> **Text section**:
-.-.-
2. The objective lens driving apparatus according to
claim 1
, wherein the number of the magnets is four, and a position of the center of gravity of the four magnets as a whole and a position of the center of gravity of the movable body coincide.
3. The objective lens driving apparatus according to
claim 1
, wherein the lens holder, the magnets, the supporting member, and the stationary base are formed into a single component.
4. The objective lens driving apparatus according to
claim 2
, wherein the lens holder, the magnets, the supporting member, and the stationary base are formed into a single component.
5. The objective lens driving apparatus according to
claim 1
, wherein the magnets are placed symmetrically so as to have different magnetic pole orientations with respect to an axis that extends in the direction of a tangent to a recording track of the disk and goes through a center of the objective lens.
6. The objective lens driving apparatus according to
claim 2
, wherein the magnets are placed symmetrically so as to have different magnetic pole orientations with respect to an axis that extends in the direction of a tangent to a recording track of the disk and goes through a center of the objective lens.
7. The objective lens driving apparatus according to
claim 3
, wherein the magnets are placed symmetrically so as to have different magnetic pole orientations with respect to an axis that extends in the direction of a tangent to a recording track of the disk and goes through a center of the objective lens.
8. The objective lens driving apparatus according to
claim 4
, wherein the magnets are placed symmetrically so as to have different magnetic pole orientations with respect to an axis that extends in the direction of a tangent to a recording track of the disk and goes through a center of the objective lens.
-.-.-
> **Rows from a dataset for labeling boxes**:
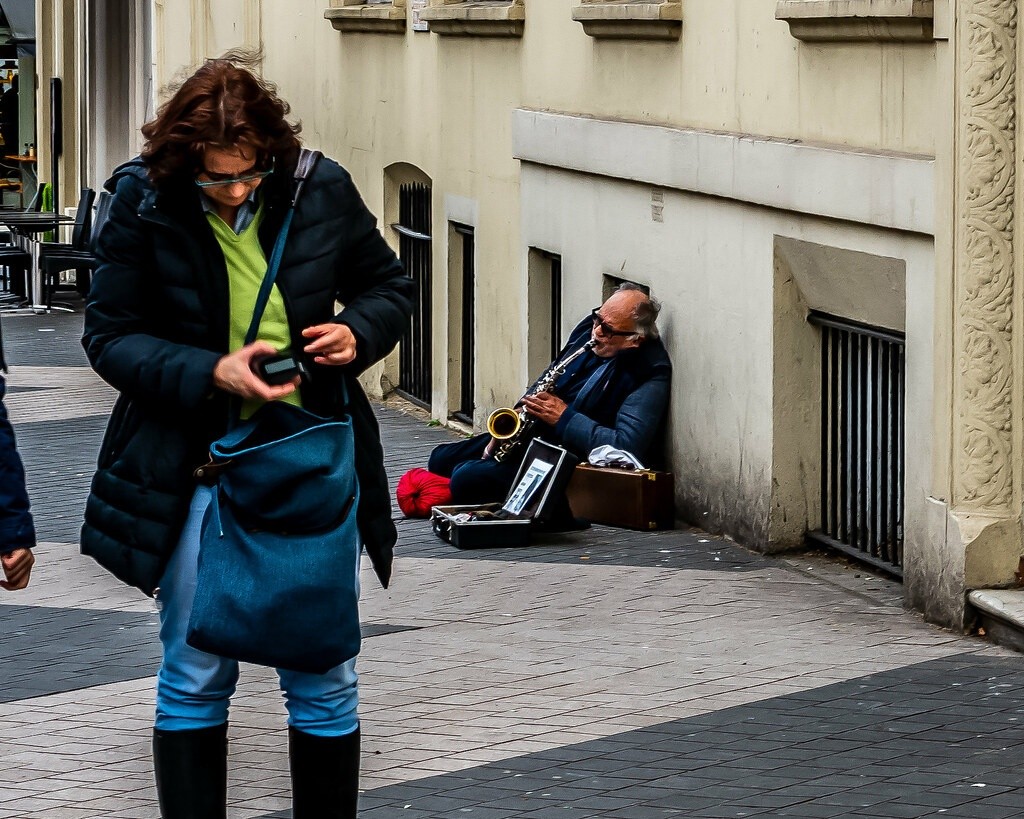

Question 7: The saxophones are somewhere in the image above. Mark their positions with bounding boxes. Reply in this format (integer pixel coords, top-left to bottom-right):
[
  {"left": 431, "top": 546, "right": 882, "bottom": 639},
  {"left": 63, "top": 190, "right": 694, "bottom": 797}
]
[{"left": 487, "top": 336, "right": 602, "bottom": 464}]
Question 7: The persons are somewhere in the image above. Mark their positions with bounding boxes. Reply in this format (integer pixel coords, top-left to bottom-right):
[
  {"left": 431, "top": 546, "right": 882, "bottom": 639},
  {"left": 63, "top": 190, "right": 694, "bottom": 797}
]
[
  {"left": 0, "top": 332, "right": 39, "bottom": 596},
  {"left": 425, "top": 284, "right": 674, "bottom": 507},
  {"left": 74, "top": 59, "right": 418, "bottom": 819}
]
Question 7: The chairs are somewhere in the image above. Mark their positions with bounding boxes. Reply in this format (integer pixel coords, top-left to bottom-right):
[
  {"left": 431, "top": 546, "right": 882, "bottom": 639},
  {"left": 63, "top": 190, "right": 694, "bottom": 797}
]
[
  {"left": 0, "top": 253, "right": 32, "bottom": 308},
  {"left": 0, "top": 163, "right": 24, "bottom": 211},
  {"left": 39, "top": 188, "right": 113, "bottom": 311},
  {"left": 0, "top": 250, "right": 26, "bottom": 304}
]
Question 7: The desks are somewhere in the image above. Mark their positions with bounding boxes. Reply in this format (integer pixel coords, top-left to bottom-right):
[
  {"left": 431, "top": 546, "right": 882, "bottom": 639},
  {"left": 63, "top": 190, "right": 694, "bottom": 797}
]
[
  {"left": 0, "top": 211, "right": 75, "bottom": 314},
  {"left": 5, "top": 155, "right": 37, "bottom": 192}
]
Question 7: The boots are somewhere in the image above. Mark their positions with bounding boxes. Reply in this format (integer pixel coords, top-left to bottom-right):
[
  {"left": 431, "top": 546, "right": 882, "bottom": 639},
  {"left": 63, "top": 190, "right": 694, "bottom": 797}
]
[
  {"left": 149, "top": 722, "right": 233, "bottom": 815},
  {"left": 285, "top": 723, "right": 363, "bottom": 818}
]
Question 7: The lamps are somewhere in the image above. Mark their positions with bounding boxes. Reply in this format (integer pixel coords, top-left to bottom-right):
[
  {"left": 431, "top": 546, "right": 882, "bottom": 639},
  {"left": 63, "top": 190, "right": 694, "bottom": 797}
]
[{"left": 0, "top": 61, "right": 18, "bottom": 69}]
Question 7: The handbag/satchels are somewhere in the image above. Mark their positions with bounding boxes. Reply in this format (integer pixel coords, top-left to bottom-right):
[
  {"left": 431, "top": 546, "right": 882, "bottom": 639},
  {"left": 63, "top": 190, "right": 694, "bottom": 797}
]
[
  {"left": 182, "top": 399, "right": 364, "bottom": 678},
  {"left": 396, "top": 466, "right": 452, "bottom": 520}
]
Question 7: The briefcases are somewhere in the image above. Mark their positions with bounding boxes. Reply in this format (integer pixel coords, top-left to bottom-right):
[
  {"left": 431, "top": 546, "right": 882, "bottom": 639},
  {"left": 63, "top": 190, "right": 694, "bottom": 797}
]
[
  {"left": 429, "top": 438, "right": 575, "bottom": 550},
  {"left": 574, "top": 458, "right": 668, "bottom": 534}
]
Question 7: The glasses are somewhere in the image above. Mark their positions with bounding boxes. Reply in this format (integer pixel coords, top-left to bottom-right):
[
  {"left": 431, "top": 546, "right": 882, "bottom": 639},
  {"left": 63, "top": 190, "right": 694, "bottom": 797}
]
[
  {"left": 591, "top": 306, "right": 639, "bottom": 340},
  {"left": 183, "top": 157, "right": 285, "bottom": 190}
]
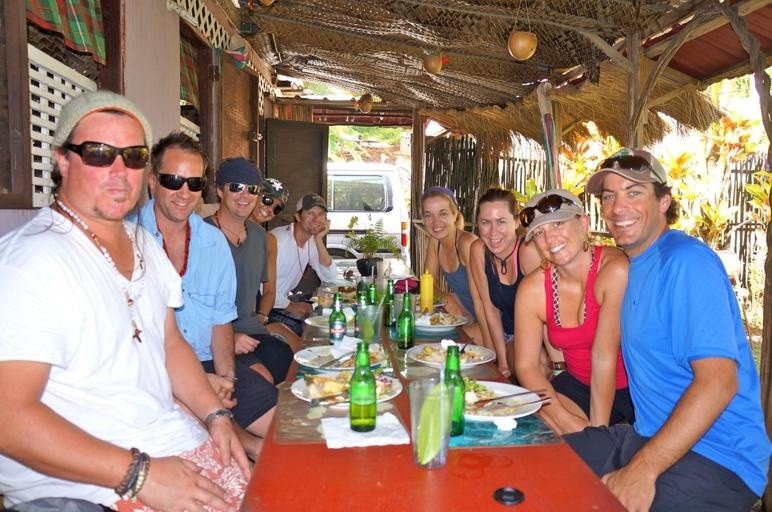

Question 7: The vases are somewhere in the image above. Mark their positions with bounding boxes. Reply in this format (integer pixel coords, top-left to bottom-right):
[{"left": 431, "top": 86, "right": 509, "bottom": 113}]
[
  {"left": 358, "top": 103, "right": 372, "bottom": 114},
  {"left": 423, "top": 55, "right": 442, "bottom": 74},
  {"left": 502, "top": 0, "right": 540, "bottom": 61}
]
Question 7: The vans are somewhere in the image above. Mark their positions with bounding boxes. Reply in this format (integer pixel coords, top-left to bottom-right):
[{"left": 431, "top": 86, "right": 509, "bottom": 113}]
-.-.-
> **Jobs**:
a) Summarize the objective lens driving apparatus claims in three sentences.
b) Convert the records, everything from the line containing "Question 7: The vans" down to the end of the records, into a Markdown table with the columns Row and Line, one row per line and blank lines omitted.

> **Exercise solutions**:
a) When the apparatus has four magnets, the center of gravity of the four magnets as a whole coincides with the center of gravity of the movable body. The lens holder, the magnets, the supporting member and the stationary base can be formed into a single component. The magnets can also be placed symmetrically, with different magnetic pole orientations, about an axis that runs in the direction of a tangent to the disk's recording track and passes through the center of the objective lens.

b)
| Row | Line |
|---|---|
| 1 | Question 7: The vans are somewhere in the image above. Mark their positions with bounding boxes. Reply in this format (integer pixel coords, top-left to bottom-right): |
| 2 | [{"left": 431, "top": 86, "right": 509, "bottom": 113}] |